◆ **WHAT YOU SHOULD DO**
Count the lines in the rows below that contain the string "camera", treating uppercase and lowercase as different. Reply with the number alone.

>> start EXERCISE INPUT

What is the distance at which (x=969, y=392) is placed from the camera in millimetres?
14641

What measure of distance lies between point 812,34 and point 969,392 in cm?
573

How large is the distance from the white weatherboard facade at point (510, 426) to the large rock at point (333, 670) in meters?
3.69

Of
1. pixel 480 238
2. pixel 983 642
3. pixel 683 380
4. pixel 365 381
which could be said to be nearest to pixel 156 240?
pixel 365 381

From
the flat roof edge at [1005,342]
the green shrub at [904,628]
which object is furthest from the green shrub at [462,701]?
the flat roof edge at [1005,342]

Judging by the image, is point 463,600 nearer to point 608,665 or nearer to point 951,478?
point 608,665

>> end EXERCISE INPUT
>> start EXERCISE INPUT

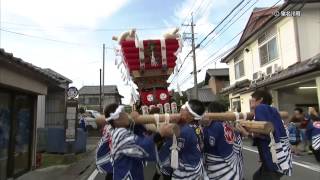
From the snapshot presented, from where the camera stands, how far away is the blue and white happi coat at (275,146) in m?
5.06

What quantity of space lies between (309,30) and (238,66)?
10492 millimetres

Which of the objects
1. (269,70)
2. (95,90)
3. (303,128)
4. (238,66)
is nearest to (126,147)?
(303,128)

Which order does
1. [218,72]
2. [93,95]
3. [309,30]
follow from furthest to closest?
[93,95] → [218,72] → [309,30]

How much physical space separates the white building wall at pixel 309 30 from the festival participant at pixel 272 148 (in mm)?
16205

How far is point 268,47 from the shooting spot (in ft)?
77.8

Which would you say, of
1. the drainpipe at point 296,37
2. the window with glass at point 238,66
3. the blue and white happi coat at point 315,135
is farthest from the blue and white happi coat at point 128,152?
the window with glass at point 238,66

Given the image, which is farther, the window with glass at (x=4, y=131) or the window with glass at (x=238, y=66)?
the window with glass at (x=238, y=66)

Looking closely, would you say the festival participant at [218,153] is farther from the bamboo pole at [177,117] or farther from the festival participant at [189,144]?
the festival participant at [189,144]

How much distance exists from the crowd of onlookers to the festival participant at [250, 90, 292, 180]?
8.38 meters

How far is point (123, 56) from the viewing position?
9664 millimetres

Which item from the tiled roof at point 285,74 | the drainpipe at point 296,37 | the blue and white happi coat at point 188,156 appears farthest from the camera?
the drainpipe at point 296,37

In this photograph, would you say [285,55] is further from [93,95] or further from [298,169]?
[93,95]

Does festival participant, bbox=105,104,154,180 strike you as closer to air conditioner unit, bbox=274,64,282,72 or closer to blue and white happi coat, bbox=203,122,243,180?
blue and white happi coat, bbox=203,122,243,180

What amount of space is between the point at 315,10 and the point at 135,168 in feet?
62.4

>> end EXERCISE INPUT
>> start EXERCISE INPUT

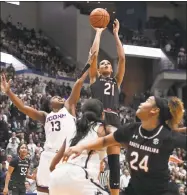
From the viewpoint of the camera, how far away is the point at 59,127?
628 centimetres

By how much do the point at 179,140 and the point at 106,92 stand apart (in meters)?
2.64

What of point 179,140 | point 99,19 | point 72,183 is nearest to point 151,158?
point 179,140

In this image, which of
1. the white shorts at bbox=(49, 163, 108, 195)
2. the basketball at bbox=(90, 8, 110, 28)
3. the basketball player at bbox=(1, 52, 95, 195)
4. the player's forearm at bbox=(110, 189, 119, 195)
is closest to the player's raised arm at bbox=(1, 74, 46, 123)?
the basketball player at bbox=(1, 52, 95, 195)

>> end EXERCISE INPUT

◆ **COMPLETE ANSWER**
4